Since 2008, I have been appointed as a staff member at the UMCU. From that position, I am responsible as transplant immunologist and started my own line of research on T-cell epitopes in transplantation. In 2015, I completed my training in medical immunology. In 2021, I was appointed as Associate Professor. These combined diagnostic and research responsibilities facilitated me to position my research in a strong translational context. My research is embedded in the Center for Translational Immunology and part of the main UMCU strategic research programs Infection and Immunity and Cancer.
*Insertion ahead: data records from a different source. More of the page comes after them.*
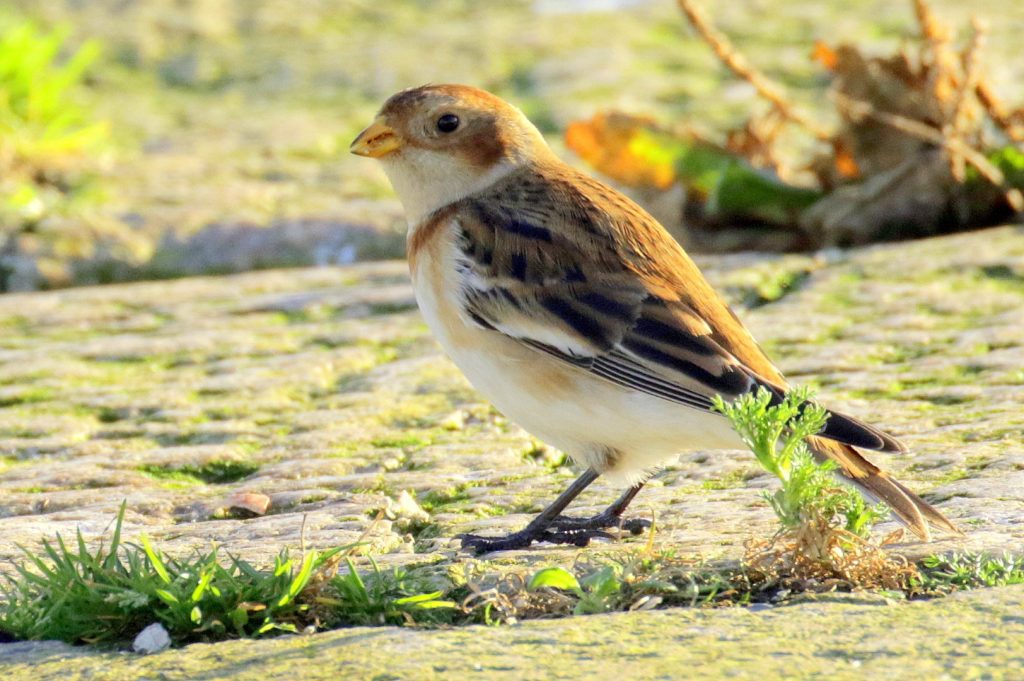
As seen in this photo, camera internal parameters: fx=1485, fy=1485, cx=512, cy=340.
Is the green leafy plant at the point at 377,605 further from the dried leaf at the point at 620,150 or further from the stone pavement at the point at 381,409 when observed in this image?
the dried leaf at the point at 620,150

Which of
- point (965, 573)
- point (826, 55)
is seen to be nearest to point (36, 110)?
point (826, 55)

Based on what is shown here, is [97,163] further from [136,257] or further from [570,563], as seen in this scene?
[570,563]

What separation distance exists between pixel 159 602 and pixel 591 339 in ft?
4.38

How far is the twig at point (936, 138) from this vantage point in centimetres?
596

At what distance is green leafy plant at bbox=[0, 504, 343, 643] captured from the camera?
2.72m

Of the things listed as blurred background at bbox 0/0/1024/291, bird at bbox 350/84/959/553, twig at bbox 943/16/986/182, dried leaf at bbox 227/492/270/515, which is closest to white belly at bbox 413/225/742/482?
bird at bbox 350/84/959/553

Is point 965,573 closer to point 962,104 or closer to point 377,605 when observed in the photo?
point 377,605

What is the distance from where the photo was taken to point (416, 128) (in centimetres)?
453

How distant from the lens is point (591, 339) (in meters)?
3.67

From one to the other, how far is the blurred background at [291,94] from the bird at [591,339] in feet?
8.01

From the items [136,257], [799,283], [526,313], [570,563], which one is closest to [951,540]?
[570,563]

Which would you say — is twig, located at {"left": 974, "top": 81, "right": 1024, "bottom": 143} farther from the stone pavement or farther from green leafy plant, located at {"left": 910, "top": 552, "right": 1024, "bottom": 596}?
green leafy plant, located at {"left": 910, "top": 552, "right": 1024, "bottom": 596}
In the past 4 years, my research had an strong emphasis on T-cell mediated immune responses towards mismatched HLA. The patented PIRCHE algorithm plays a central role in my studies, showing that PIRCHE-based evaluations of mismatched transplants provide a good risk classifier for transplant outcome. These outcomes may be influenced by effector T cells directly or via facilitating antibody/B-cell responses. This concept has been evaluated in stem-cell transplantation cohorts, pregnancy, kidney transplantation, and pancreas transplantation. Recently, we used the PIRCHE concept to estimate the potential presence of memory T-cells, showing that overlap in immunizing and transplantation epitopes derived from HLA is a strong risk factor for developing HLA antibodies and graft rejection. Apart from clinical outcomes, my research aims to deliver practical tools to make these evaluations possible, to demonstrate the feasibility of the proposed matching approach, and to execute health economics evaluations to show societal and economical impact of using this matching system. Future research will address aspects such as combining the PIRCHE algorithm with HLA antibody epitope predictors, following the concept of linked recognition. Moreover, we planned to further refine the PIRCHE definition, using HLA binding assays and data and molecular modeling approaches. Finally, we recently started in-vitro T-cell analyses to obtain a more detailed insight into the HLA-specific T cells and their T-cell receptors using bulk and single cell Next Generation Sequencing techniques.